[Image-text web data]
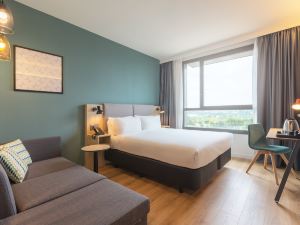 Holiday Inn Barcelona - Sant Cugat, an IHG Hotel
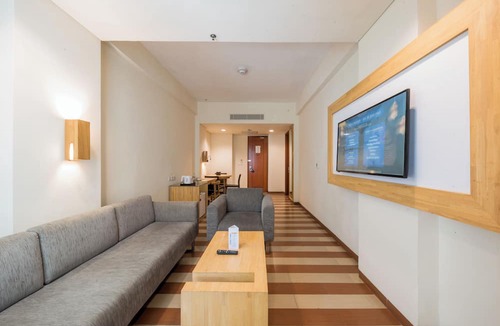 Kuta Hotel | The ONE Legian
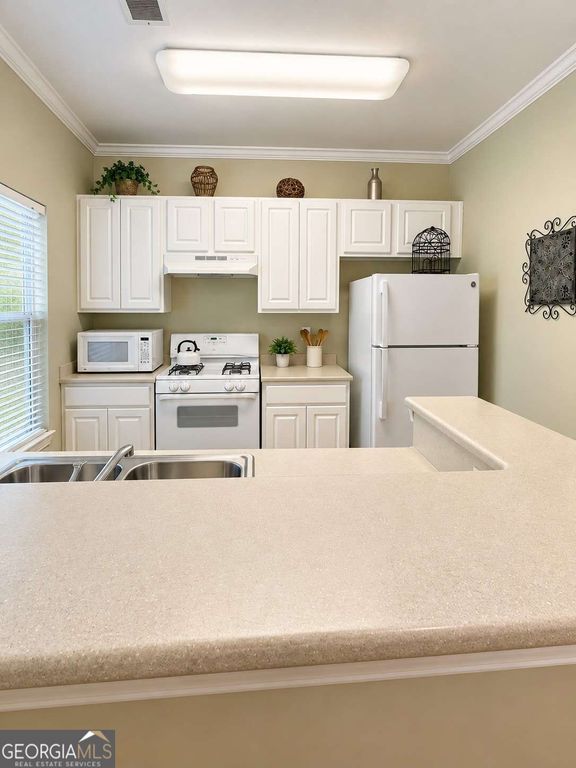 2585 Laurel Circle NW, Atlanta, GA 30311 — photo 3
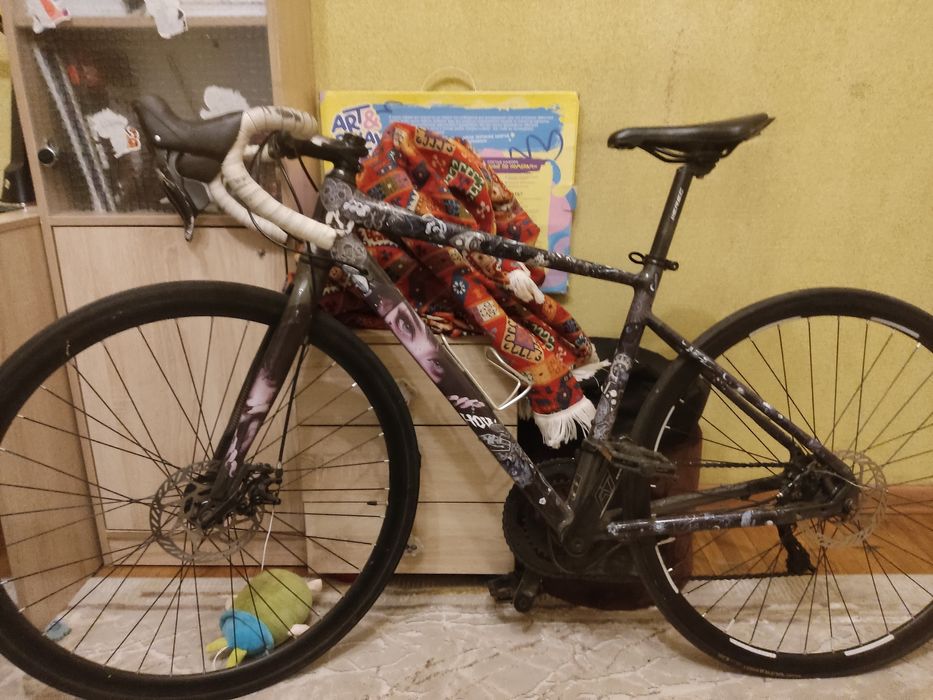 Продаю шоссейный велосипед ерек м700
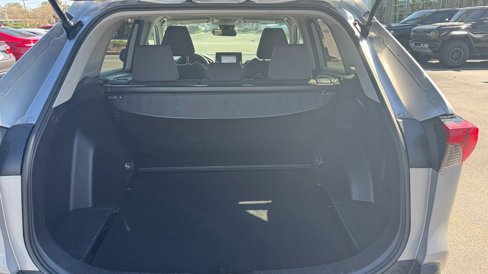 Used 2021 Toyota RAV4 XLE image 9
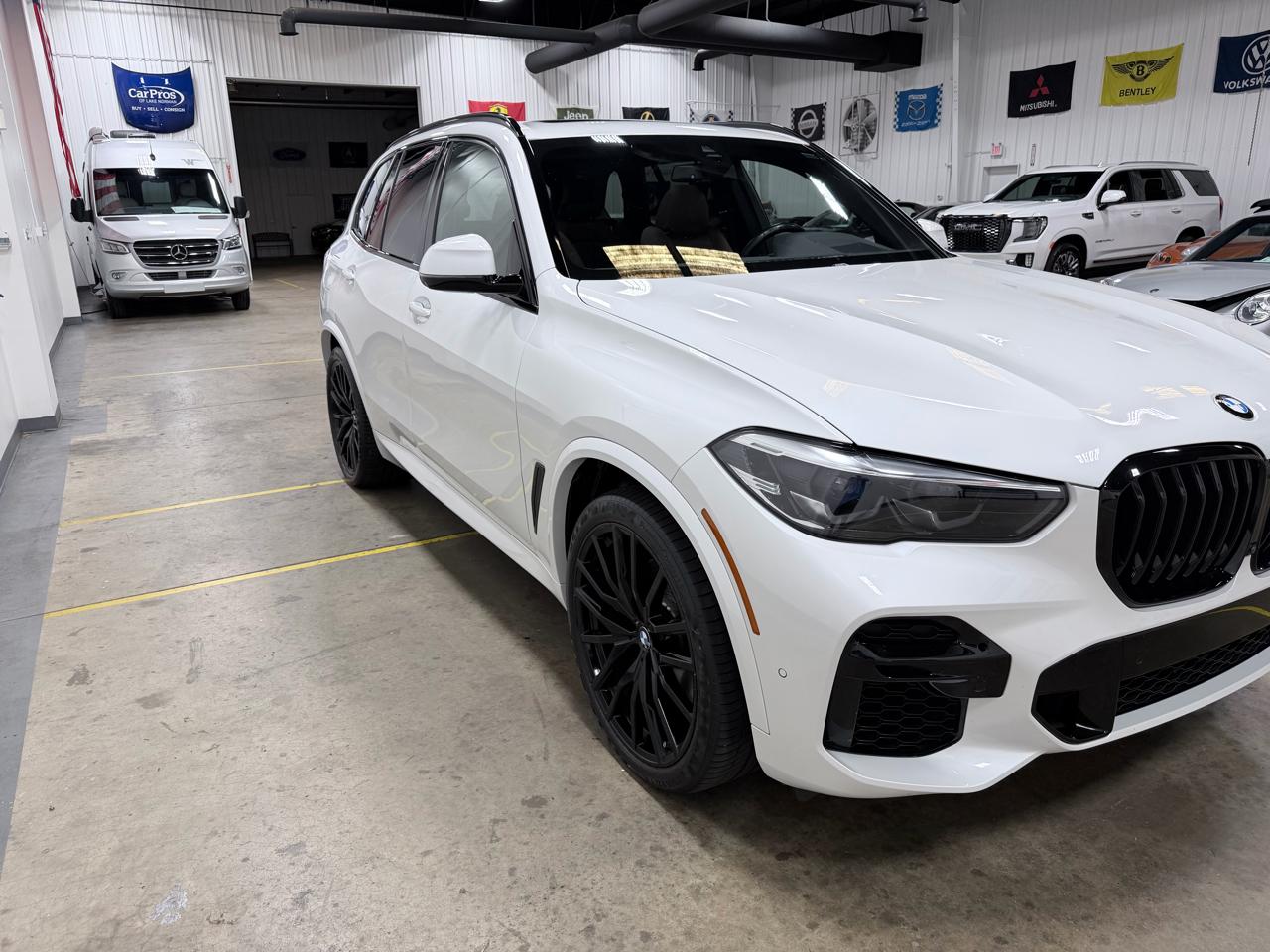 BMW X5 xDrive40i Sports Activity Vehicle 2022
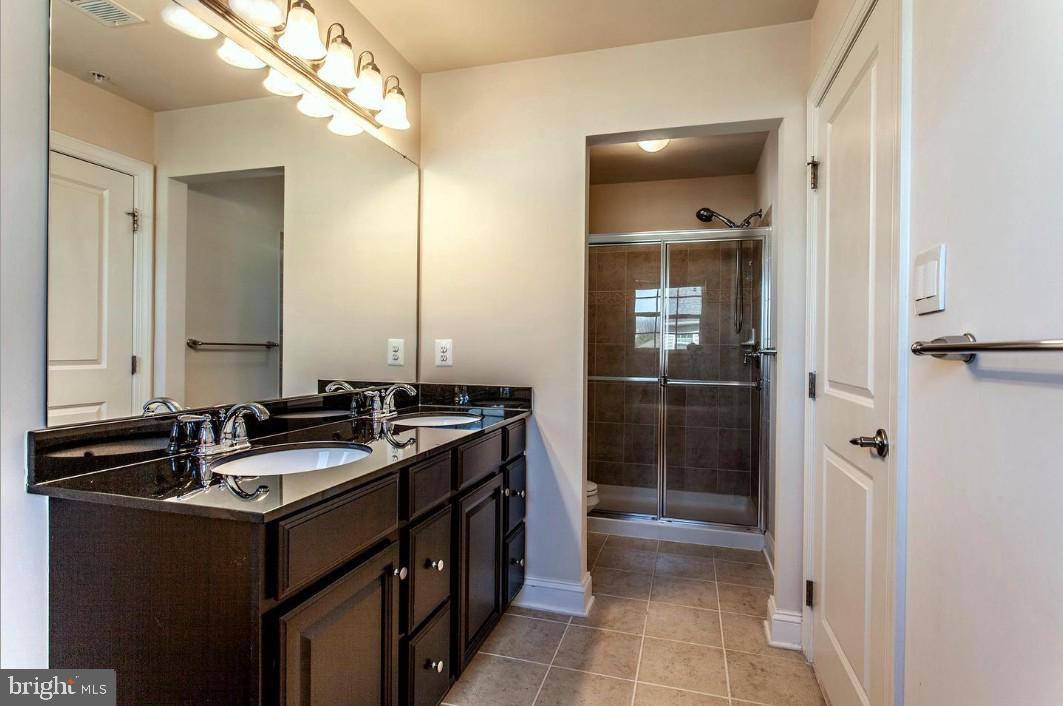 3902 Pendle Hall Lane Burtonsville, MD 20866 - Photo 10 of 25 Master Bathroom W/Separate Shower and Bath Tube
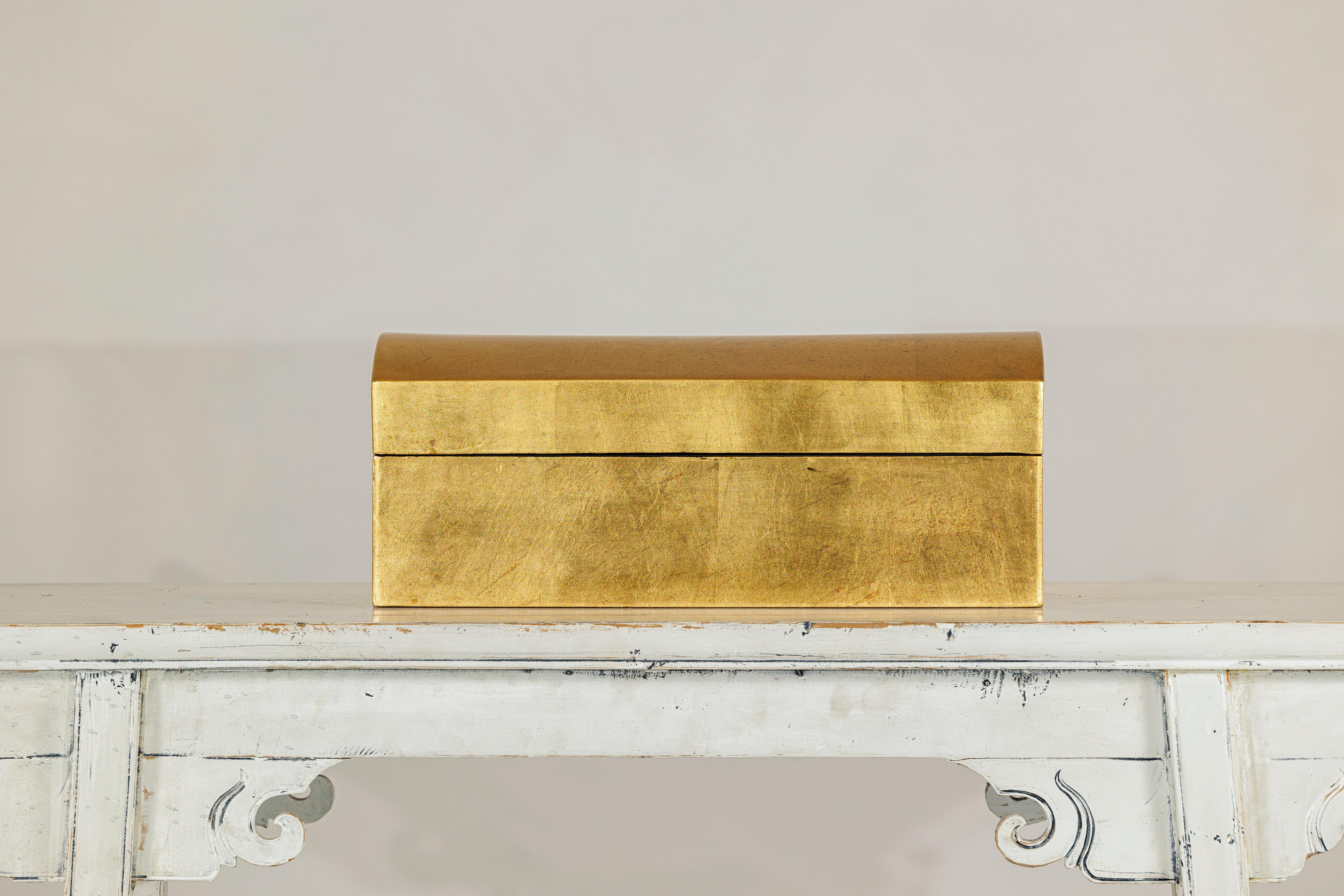 Gold Gilt Wooden Decorative Treasure Box with Gently Arched Lid im Angebot 8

* Activity: The answer must consist of the entries above, reproduced word for word, without any pictures.

* Problem solution:
 Holiday Inn Barcelona - Sant Cugat, an IHG Hotel
 Kuta Hotel | The ONE Legian
 2585 Laurel Circle NW, Atlanta, GA 30311 — photo 3
 Продаю шоссейный велосипед ерек м700
 Used 2021 Toyota RAV4 XLE image 9
 BMW X5 xDrive40i Sports Activity Vehicle 2022
 3902 Pendle Hall Lane Burtonsville, MD 20866 - Photo 10 of 25 Master Bathroom W/Separate Shower and Bath Tube
 Gold Gilt Wooden Decorative Treasure Box with Gently Arched Lid im Angebot 8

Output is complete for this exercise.